Do you address the cascade? Of course. AND you take the innovation up the line, encouraging the employee to collaborate with others, because they’re EXACTLY the kind of team member you’ve been looking for. Come down on them for stepping outside of bounds and you’ll end their innovation forever. Not to mention ridding yourself of the people that see truth (ie broken things in your business) and are brave enough to try and make change.
At a recent business retreat, our team learned the strategy of “look, see, tell the truth, act”. This process generates truth tellers in the organization . Here’s how it works.
1) Look: the ask is that every member of the organization look around them – what’s working and what’s not. What’s habit, and what’s helpful? Where are things going wrong, and is it necessary?
2) See: the truth serum bit – honest reflection. What’s contributing (without judgment or emotion) to the problems? What could be at the root? How could things change if “such and such” were respectfully dragged out in the open?
3) Tell the truth: someone has to be the whistle blower. But it’s not as dramatic as you might believe. This could be as simple as a front line person saying “Hey, you know, I’ve been noticing……”

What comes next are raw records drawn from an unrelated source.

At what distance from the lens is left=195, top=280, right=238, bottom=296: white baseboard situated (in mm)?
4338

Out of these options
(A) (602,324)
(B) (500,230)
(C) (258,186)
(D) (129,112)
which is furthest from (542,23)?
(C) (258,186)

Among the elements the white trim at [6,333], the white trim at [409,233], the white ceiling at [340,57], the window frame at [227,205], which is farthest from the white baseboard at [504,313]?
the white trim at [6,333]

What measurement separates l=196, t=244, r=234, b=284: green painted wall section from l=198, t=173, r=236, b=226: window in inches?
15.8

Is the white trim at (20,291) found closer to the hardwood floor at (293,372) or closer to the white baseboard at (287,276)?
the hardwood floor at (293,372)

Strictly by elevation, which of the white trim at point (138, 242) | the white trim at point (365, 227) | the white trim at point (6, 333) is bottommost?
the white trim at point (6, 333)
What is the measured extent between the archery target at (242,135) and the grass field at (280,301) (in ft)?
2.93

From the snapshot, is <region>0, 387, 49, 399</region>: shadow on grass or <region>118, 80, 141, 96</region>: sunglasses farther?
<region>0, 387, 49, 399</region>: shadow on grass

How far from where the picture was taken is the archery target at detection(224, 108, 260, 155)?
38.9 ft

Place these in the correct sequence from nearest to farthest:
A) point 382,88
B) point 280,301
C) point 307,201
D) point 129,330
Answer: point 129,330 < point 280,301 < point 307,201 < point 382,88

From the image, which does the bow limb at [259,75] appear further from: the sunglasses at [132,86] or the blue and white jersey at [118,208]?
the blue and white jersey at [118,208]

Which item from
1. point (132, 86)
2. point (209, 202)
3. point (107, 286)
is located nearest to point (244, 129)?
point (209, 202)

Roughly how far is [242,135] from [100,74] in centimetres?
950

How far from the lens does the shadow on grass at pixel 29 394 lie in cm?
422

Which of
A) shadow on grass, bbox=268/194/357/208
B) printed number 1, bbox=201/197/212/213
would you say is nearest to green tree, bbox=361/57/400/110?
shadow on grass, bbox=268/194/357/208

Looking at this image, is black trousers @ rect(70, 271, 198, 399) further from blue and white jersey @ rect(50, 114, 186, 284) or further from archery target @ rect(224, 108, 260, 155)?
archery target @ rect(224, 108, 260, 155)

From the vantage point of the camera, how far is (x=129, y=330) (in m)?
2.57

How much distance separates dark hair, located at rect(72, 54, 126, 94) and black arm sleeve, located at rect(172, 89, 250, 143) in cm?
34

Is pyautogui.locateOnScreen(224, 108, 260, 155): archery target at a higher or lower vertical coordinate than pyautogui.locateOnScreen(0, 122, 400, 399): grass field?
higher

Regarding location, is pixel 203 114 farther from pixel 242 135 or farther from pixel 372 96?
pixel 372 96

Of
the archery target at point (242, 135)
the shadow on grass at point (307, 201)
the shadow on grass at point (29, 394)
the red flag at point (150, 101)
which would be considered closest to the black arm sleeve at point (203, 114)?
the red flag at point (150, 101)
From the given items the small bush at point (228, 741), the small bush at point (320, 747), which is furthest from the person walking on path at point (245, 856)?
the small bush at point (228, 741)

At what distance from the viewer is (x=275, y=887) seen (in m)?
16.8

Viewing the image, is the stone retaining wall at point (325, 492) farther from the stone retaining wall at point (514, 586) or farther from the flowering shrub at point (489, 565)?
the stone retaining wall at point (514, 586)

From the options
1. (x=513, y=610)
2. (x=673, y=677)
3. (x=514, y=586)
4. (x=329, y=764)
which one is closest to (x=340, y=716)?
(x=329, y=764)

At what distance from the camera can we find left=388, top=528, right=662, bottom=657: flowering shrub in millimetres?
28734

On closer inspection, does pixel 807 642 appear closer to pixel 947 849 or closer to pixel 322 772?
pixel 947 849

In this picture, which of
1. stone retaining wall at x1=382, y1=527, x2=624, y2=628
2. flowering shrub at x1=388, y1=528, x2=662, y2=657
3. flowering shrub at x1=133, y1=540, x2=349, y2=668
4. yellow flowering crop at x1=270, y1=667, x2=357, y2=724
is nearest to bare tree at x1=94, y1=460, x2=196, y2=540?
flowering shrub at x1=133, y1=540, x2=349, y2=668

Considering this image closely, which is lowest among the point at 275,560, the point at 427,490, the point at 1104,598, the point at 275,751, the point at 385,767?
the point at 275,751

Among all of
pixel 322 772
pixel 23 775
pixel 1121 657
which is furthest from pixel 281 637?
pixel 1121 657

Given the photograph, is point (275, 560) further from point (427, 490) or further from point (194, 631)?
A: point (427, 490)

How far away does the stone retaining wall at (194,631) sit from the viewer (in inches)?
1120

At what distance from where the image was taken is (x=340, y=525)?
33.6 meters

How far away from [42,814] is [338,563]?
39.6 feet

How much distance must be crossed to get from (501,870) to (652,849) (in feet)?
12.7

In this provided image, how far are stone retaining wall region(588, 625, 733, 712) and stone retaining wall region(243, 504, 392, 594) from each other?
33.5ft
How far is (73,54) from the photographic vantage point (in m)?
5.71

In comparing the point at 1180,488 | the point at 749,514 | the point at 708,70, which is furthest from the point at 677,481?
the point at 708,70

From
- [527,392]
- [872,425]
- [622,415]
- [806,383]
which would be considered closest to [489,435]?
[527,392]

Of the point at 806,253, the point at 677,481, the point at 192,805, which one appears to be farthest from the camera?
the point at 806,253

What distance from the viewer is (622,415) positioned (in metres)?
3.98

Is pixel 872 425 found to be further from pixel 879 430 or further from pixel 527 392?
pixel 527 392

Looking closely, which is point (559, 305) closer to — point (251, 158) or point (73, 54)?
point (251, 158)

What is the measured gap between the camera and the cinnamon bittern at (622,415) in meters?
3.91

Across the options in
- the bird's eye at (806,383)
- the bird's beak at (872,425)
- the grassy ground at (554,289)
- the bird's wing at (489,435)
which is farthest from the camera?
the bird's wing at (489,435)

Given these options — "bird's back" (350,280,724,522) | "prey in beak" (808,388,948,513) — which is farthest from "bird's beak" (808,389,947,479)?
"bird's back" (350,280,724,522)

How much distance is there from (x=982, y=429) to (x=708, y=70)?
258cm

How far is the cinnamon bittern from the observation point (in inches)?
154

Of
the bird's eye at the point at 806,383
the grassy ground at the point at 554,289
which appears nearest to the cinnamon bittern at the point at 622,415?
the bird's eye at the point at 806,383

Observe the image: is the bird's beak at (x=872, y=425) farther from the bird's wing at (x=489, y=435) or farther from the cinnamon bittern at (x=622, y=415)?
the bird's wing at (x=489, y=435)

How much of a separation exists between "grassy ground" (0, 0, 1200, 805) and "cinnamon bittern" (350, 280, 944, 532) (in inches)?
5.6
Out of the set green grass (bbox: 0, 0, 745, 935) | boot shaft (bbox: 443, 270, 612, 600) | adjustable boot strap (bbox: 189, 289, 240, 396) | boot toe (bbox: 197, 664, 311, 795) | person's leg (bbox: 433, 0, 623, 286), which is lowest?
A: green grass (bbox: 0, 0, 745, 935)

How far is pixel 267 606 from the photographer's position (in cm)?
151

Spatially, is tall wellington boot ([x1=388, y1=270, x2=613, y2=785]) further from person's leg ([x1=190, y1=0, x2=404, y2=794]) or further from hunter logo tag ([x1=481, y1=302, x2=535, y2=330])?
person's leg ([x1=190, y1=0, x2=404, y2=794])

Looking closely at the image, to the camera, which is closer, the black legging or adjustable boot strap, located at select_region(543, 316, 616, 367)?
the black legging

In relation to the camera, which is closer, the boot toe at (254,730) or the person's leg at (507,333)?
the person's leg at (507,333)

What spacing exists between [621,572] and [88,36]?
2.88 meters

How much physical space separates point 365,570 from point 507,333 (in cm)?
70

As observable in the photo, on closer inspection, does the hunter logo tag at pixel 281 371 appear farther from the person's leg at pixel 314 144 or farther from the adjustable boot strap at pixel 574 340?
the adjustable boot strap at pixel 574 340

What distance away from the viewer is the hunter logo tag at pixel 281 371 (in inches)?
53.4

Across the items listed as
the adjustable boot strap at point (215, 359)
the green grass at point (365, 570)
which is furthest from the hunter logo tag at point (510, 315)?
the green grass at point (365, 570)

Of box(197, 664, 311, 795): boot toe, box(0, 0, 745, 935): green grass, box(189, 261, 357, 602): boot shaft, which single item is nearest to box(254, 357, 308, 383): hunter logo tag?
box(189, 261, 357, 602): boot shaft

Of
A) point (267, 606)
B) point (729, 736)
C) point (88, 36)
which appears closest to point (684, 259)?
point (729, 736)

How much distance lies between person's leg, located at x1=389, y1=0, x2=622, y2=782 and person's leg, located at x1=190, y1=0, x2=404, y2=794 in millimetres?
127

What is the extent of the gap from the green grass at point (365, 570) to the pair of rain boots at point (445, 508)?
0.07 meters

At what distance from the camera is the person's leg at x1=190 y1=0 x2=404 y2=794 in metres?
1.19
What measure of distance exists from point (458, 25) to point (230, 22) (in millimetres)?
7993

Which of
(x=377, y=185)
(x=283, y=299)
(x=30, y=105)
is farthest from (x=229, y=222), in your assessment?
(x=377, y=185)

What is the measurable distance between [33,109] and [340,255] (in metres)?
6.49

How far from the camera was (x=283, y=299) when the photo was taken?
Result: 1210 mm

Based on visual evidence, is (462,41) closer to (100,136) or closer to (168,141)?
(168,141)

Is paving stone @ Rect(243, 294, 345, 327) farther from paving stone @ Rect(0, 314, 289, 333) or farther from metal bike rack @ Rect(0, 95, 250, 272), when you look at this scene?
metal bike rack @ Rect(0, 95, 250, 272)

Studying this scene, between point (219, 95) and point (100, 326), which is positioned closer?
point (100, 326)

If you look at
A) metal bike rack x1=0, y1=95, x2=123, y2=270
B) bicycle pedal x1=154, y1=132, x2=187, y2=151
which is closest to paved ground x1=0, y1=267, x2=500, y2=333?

4) Act:. Simply put: show me the money. Words mean nothing without execution. If you’re serious about effecting change (ie improvement) in your business, you’d better be prepared to act when someone tells the truth.
If you can’t predict the future, how can you know that creating opportunities for mistakes on your team (aka innovation) will be successful?
You can’t. But would you rather become the genteel but shabby house on the block?
Find the folks in your organization who are willing to fail and give them a landing zone, a parachute, and let them do a few things no one else is doing. You still have to watch where they’re landing -and like Gene Hackman in “ Behind Enemy Lines” some times you ‘ve gotta go get Owen Wilson back . The ones you rescue will do anything for you, once they know that you’re in their corner, and that you’re going to let them make a few mistakes in the name of innovation.
Remember, I never promised you a rose garden – just a modular “safe to fail” house that can grow when you need it to. But hey, it’ll be where all the cool kids on the block hang out.